Nelson Cruz fue más con el madero que el mejor bateador del beisbol, Miguel Cabrera, y Bud Norris eclipsó en la colina al ganador del premio Cy Young, David Price, para que los Orioles de Baltimore completaran una barrida de tres juegos sobre los Tigres de Detroit, con una victoria 2-1, ayer en la propia casa de los felinos, el Comerica Park.
Los Orioles avanzan la serie de campeonato de la Liga Americana por primera vez desde 1997 y además de Cruz y Norris, también recibió mucho crédito la genialidad del mánager Buck Showalter, especialmente en el manejo de sus lanzadores.
Cruz impulsó las dos anotaciones de Baltimore con un cuadrangular en la sexta entrada ante Price, quien cumplió con una buena labor de ocho innings, pero fue abandonado por la ofensiva de Detroit, reducida a dos hits durante 6.1 entradas por Norris, antes que Andrew Miller extendiera el dominio por 1.2 episodios más.
Los Tigres parecían resucitar en el cierre del noveno inning contra el rematador Zach Britton, quien reaccionó a tiempo. Víctor Martínez y J.D. Martínez dieron dobletes consecutivos que estrecharon el marcador 2-1, sin out. Sin embargo, Bryan Holaday se tragó un ponche y tras un boleto intencional a Nick Castellano, Hernán Pérez dio una rola para doble play que acabó el juego.

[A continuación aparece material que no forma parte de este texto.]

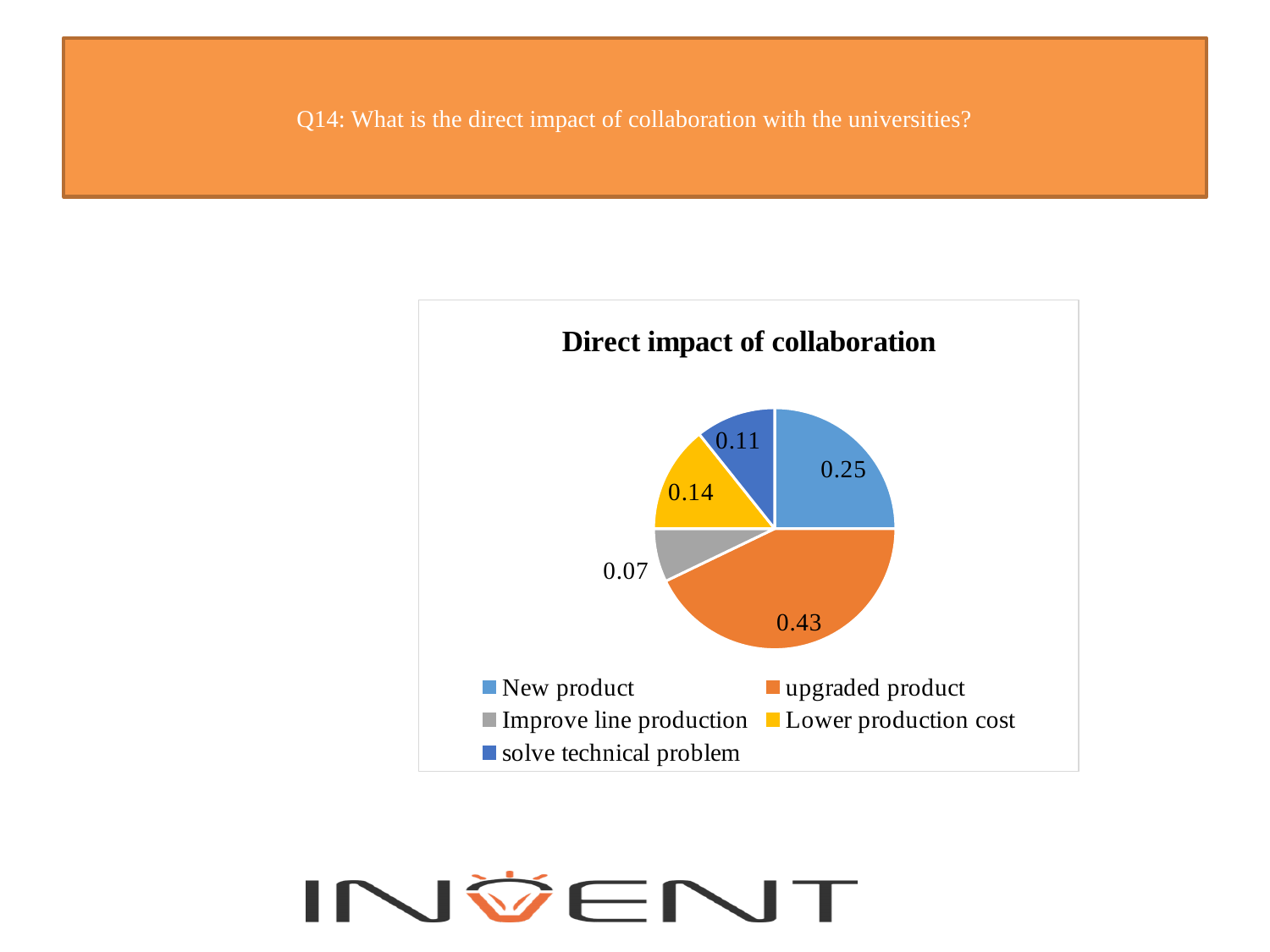
Which category has the largest slice? upgraded product Which is larger, the value for Lower production cost or the value for solve technical problem? Lower production cost What is the value for Lower production cost? 0.14 What is the value for upgraded product? 0.43 What kind of chart is shown on the slide? pie chart How many categories does the legend list? 5 What is the title of the chart? Direct impact of collaboration What is the value for Improve line production? 0.07 What is the value for New product? 0.25 Which category has the smallest slice? Improve line production What is the difference between the values for upgraded product and New product? 0.18 What is the value for solve technical problem? 0.11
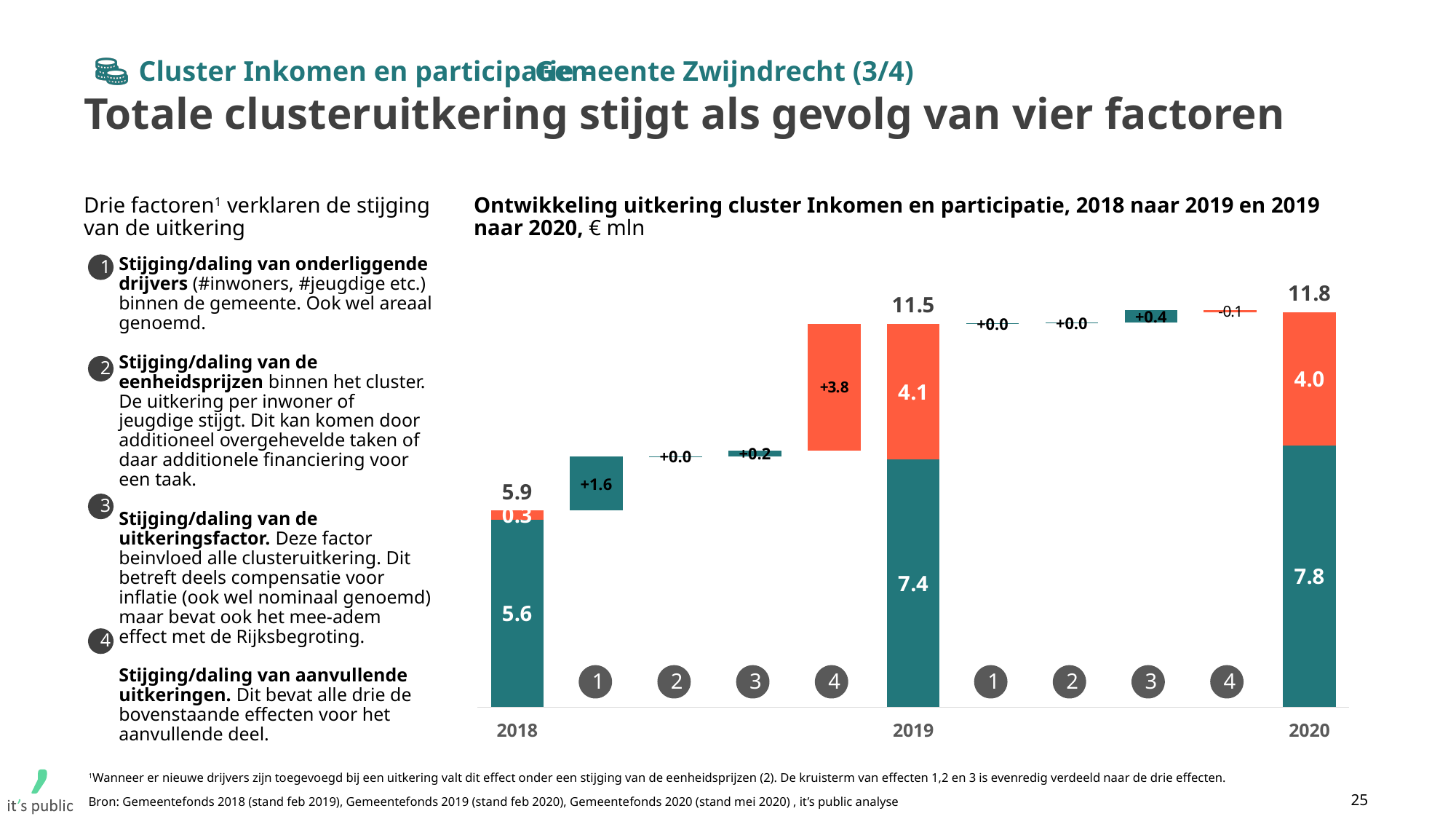
Which year has the highest total cluster payout? 2020 Do the total cluster payouts rise or fall from 2018 to 2020? Rise What is the value of the teal (lower) segment of the 2019 bar? 7.4 What is the value of step 3 between 2019 and 2020? +0.4 What is the total cluster payout shown for 2018? 5.9 Which is larger: step 1 between 2018 and 2019 (+1.6) or step 4 between 2018 and 2019 (+3.8)? Step 4 (+3.8) What is the difference between the 2019 total (11.5) and the 2018 total (5.9)? 5.6 What is the value of the orange (upper) segment of the 2020 bar? 4.0 What is the total cluster payout shown for 2019? 11.5 What is the total cluster payout shown for 2020? 11.8 What is the value of step 4 between 2018 and 2019? +3.8 Which year has the lowest total cluster payout? 2018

Cruz fue el verdugo de los Tigres con dos jonrones y cinco carreras impulsadas en la serie. El dominicano arribó a 16 cuadrangulares en playoffs, para dejar atrás a Babe Ruth y empatar en el noveno lugar del escalafón con Carlos Beltrán, pero lo más llamativo del caso es que ocho de sus tablazos son contra el picheo de Detroit.
Los Orioles, que a lo largo de la temporada demostraron su carácter al ganar la división más difícil del beisbol, esperan volver a la Serie Mundial por primera vez desde 1983, cuando el nica Denis Martínez era parte de este equipo.